For people who develop disabilities later in life, the social security program offers a safety net: SSDI, which stands for Social Security Disability Insurance. Individuals who have worked for periods of their lives are “insured” by social security, meaning that if they develop a condition which prevents them from working later, social security will provide them with some much needed relief.
However, because SSDI is intended for individuals with a disability, this prevents them from working. Therefore, many recipients wonder if it is legal for them to simultaneously collect the insurance and continue to earn income from various sources.
The Lowdown on SSDI
SSDI is designed specifically for individuals not capable of earning what the government deems substantial gainful activity, abbreviated SGA. Although what constitutes substantial gainful activity is open for debate, the Social Security Administration (SSA) establishes the amount of income considered SGA for the purposes of insurance. In 2013, this number was a monthly income of $1,040 or above. Individuals who earned less than this amount were not in violation of SSDI guidelines.

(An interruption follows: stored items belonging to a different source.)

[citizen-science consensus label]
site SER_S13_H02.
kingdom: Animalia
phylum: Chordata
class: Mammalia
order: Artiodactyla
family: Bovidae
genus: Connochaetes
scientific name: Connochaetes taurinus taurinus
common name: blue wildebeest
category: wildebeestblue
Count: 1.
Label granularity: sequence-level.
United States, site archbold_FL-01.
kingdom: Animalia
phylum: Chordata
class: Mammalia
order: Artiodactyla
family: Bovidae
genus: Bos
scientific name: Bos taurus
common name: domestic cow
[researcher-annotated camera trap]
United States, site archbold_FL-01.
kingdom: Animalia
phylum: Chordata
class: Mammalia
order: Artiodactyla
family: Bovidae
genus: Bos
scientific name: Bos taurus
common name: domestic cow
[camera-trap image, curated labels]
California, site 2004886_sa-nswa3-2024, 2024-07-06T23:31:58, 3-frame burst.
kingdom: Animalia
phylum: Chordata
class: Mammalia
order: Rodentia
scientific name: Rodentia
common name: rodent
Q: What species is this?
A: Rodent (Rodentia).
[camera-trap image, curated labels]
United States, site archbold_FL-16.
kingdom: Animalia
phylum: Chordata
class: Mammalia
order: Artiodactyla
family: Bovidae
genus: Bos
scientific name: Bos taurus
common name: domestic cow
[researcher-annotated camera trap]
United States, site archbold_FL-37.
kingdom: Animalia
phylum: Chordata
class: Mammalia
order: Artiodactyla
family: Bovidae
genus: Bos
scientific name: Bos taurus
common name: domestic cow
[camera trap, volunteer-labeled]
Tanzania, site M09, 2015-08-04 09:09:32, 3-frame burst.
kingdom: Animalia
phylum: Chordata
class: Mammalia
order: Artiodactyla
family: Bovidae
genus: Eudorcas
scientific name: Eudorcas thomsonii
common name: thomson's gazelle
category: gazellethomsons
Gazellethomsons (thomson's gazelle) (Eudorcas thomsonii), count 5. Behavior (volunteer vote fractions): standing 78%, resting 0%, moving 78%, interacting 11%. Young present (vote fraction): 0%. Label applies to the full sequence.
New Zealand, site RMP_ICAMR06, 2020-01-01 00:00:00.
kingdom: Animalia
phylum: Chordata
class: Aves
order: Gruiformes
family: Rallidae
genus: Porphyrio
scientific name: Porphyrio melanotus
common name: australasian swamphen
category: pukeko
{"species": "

This does not, however, mean that individuals on SSDI can earn monthly sums of $1,040 or less indefinitely. Because the government wants individuals on insurance to get back to work, it provides a Trial Work Period, or TWP. During the TWP, individuals on SSDI can begin working and earning income while retaining their SSDI benefits. The TWP lasts a total of 9 months, but those months do not have to be consecutive — if an individual works for two months, but does not work the third, only two months of the TWP are used.
So when does the Trial Work Period start? Based on 2013 guidelines, a TWP would begin when an individual makes over $750 in a month. Like the base income level for SSDI, the amount of income necessary to begin the TWP varies year by year. After the 9th month of TWP, individuals on SSDI will receive a letter from social security indicating that they are no longer considered too disabled to work, and the regular SSDI benefits end.
After the Expiration
Even after the TWP, though, individuals may still be entitled to SSDI payments. For three years after the expiration of the TWP, former recipients can request an SSDI payment for any month in which they make less than the amount of SGA. This period is the Extended Period of Entitlement. After this period has expired, individuals are no longer entitled to any SSDI benefits. If their disability eventually prevents them from working, individuals can re-apply for SSDI.
SSDI guidelines can be confusing, and individuals often receive less than they are entitled to because they aren’t sure when and how to apply for money. Overall, while individuals on SSDI should certainly attempt to find work if they can and think that they can earn meaningful income, recipients should bear in mind that any work on their part can be used as evidence that their disability is not substantial enough to qualify them for SSDI. Those who wish to continue receiving SSDI should inform themselves about the guidelines and be careful to ensure that they get the maximum amount of money they’re entitled to.